# PROBLEM STATEMENT
Only a number is wanted here: the count of lines in the entries below that contain the word "DATAS".

───

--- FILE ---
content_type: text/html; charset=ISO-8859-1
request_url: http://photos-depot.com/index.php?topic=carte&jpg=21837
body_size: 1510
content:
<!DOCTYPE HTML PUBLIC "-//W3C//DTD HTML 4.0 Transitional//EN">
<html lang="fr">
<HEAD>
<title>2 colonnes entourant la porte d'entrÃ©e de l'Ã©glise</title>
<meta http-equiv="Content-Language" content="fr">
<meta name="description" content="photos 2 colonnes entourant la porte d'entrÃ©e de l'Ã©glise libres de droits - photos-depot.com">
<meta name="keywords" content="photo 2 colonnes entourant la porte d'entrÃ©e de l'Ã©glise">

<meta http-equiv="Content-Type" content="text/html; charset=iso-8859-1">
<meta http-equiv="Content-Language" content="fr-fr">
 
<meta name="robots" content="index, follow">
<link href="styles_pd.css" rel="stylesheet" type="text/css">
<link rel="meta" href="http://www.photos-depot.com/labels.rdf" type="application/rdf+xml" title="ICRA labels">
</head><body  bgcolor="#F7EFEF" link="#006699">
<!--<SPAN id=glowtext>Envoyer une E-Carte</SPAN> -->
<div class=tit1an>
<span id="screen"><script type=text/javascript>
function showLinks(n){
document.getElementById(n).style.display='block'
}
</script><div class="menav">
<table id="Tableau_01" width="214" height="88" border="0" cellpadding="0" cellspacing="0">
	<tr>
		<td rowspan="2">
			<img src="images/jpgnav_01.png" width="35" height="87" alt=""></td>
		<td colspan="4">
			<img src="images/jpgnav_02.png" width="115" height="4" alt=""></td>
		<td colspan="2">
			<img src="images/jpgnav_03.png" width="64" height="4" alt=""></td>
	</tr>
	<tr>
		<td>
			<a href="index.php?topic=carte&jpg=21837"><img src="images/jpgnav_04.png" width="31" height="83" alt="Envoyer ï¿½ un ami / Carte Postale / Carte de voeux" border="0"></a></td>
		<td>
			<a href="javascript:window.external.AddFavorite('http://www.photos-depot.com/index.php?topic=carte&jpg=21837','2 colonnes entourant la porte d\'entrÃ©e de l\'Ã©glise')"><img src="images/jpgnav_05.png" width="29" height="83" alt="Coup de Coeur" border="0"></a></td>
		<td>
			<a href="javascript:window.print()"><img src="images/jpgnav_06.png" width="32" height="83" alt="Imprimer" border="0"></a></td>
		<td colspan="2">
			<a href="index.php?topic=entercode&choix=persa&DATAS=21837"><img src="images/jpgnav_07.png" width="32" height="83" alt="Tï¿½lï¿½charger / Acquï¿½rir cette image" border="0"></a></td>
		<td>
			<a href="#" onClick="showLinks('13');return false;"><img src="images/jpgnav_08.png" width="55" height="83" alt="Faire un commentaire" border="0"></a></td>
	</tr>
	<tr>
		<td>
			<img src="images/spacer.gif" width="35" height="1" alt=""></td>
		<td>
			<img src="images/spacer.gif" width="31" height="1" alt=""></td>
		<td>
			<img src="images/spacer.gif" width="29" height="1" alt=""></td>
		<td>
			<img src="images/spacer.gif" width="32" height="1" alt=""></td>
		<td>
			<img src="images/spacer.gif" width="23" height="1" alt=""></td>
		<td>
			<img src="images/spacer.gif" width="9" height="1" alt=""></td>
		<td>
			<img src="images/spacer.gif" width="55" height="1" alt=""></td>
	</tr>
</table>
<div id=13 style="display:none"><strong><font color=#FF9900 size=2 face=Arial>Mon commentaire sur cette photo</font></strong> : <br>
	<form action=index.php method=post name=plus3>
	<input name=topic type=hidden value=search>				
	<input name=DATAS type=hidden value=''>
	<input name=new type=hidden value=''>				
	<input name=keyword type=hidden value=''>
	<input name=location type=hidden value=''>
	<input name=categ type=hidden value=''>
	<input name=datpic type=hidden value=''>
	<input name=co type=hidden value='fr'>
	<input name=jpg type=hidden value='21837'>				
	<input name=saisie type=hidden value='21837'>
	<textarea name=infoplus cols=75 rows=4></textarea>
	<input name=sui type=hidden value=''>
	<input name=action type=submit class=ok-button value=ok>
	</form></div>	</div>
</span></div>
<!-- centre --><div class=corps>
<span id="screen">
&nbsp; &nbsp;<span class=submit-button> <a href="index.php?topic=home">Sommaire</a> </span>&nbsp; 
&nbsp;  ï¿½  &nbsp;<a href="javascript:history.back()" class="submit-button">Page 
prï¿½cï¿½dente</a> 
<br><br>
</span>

───

# EXERCISE OUTPUT
2